La responsabilité sociale, version 2020

Publié le 08/12/2012 à 00:00

La responsabilité sociale, version 2020

Publié le 08/12/2012 à 00:00

En Europe, la responsabilité sociale ne consiste plus seulement à produire un rapport annuel de développement durable et d'en mousser la publication. Une nouvelle initiative, appelée Entreprise 2020, lancée par l'Union européenne, s'attend à ce que les entreprises privées contribuent à régler des problèmes sociaux. Qu'elles fassent de «l'innovation sociale» et «créent de la valeur partagée».

C'est ce qu'a expliqué Stefan Crets, directeur exécutif du regroupement d'entreprises CSR Europe, lors d'un passage à Montréal cet automne, dans le cadre d'une conférence sur la responsabilité sociale en Europe.

«La notion de responsabilité sociale a évolué, a-t-il expliqué en entrevue à Les Affaires. Avant, cela tournait autour de la gestion de l'impact d'une entreprise sur ses employés, la communauté et l'environnement, et de la conformité à certaines normes. Maintenant, qu'une entreprise soit socialement responsable signifie qu'elle doit poser des gestes profitables pas seulement pour ses produits ou services, mais aussi pour la société.»

Certaines multinationales européennes sont déjà sur cette lancée, relate M. Crets. Il donne l'exemple de la pharmaceutique suisse Novartis qui s'est associée à l'entreprise de télécommunications Vodafone pour distribuer des vaccins contre la malaria dans des régions éloignées d'Afrique, où la population n'y avait pas accès auparavant. «Le résultat a été bon pour Novartis - qui a pu vendre plus de vaccins - mais aussi pour la population», d'expliquer M. Crets.

Autre exemple : la multinationale française Veolia, qui a créé une coentreprise avec la Banque Graamen, du Bangladesh, pour traiter les eaux contaminées de puits de ce pays. Les profits sont réinvestis dans le système au lieu de rapporter des dividendes aux actionnaires.

Gouvernement et entreprises

Stefan Crets voit d'un bon oeil que les gouvernements se tournent vers le secteur privé pour traiter certains problèmes sociaux ou environnementaux. «C'est la nouvelle tendance, fait-il valoir. Les entreprises doivent revoir leurs modèles commerciaux dans la nouvelle économie qui est de nature circulaire», poursuit-il.

Elles doivent non seulement chercher à faire des profits, mais aussi à trouver des solutions pour les sociétés où elles sont actives, en collaborant de façon plus étroite avec les parties prenantes, y compris les organismes non gouvernementaux, soutient-il.

Sa conférence à Montréal a attiré une cinquantaine de représentants d'entreprises, clientes de National, le cabinet de relations publiques organisateur de l'événement. Ce qui se passe en Europe attire d'autant plus l'attention que le Canada s'apprête à signer une entente de libre-échange avec l'Union européenne.

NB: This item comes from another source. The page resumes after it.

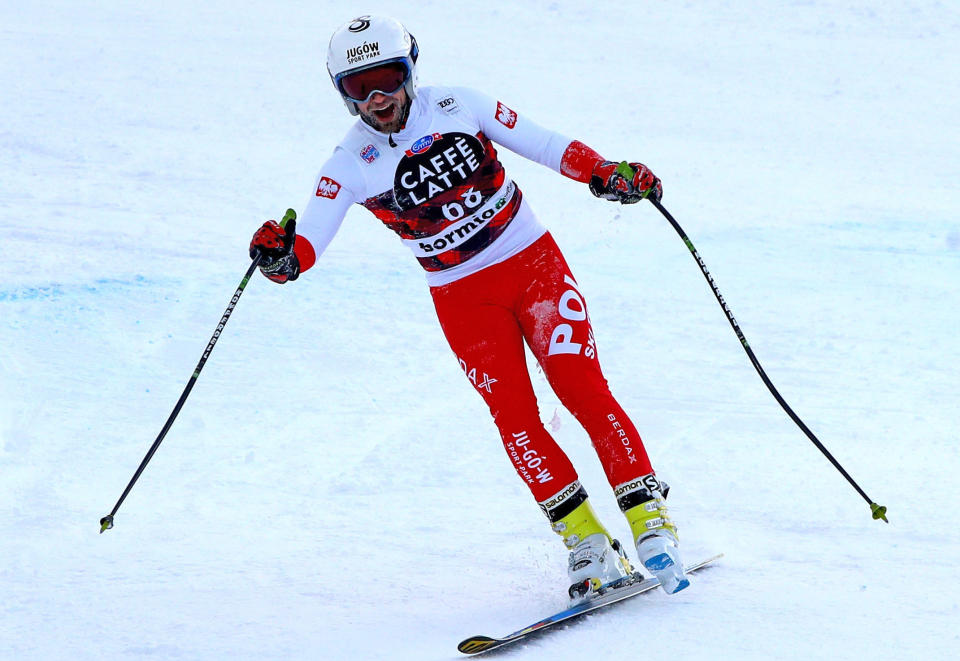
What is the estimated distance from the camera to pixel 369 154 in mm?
3539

L'Amérique du Nord est-elle moins avancée que l'Europe en matière de responsabilité sociale ? M. Crets pense que cela est peut-être le cas en ce qui a trait aux politiques, mais sur le terrain, les américaines font du bon travail selon lui, que l'on pense à GE ou IBM, notamment. Quant au Canada, le spécialiste n'en connaît pas assez, mais s'est dit surpris de voir une publicité de compagnie pétrolière qui se limitait à vanter sa marque. «Chez nous, cela ne passerait pas ainsi», nous a-t-il confié.

Plus de travail

Marc Paquin, pdg du groupe-conseil en développement durable Unisféra, assistait à la conférence de M. Crets. Selon lui, les entreprises canadiennes ont du pain sur la planche. «Au début, c'est facile. On revoit notre programme de dons et de commandites. On met des bacs de recyclage dans les bureaux, des ampoules qui consomment moins d'énergie... Mais la nouvelle étape consiste à créer de la valeur partagée, et cela demande plus de travail.»

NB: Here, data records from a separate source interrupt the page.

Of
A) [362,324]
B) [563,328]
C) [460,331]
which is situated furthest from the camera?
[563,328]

Selon lui, le développement économique du Nord-du-Québec représente une occasion idéale pour les entreprises qui y sont actives de montrer ce qu'elles peuvent faire au chapitre de la responsabilité sociale. «Elles ont la possibilité de renforcer le tissu social, en faisant travailler des fournisseurs locaux et la population locale, explique-t-il.

Elles peuvent aussi contribuer à enrayer ou amenuiser des problèmes sociaux comme la toxicomanie, ajoute-t-il. Unisféra est en réflexion stratégique à ce sujet, précise M. Paquin.

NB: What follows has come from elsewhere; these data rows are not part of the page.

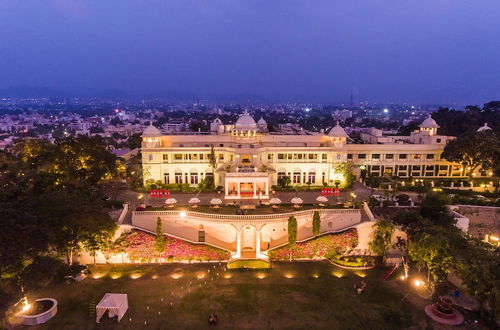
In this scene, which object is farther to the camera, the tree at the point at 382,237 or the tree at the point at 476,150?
the tree at the point at 476,150

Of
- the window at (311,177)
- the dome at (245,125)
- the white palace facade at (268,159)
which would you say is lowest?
the window at (311,177)

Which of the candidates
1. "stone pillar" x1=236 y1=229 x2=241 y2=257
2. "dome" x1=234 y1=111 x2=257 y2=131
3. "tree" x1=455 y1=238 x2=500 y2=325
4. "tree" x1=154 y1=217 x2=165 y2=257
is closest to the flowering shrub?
"stone pillar" x1=236 y1=229 x2=241 y2=257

Chez National, le responsable de la pratique en responsabilité sociale, Pierre-Philippe Lortie, conseille aux entreprises canadiennes d'intégrer leur responsabilité sociale à leur planification stratégie et leur exploitation, plutôt que de la considérer comme une unité d'affaires parmi d'autres. Mais cela demande un changement de culture. Certaines entreprises en sont encore à leur premier rapport de développement durable.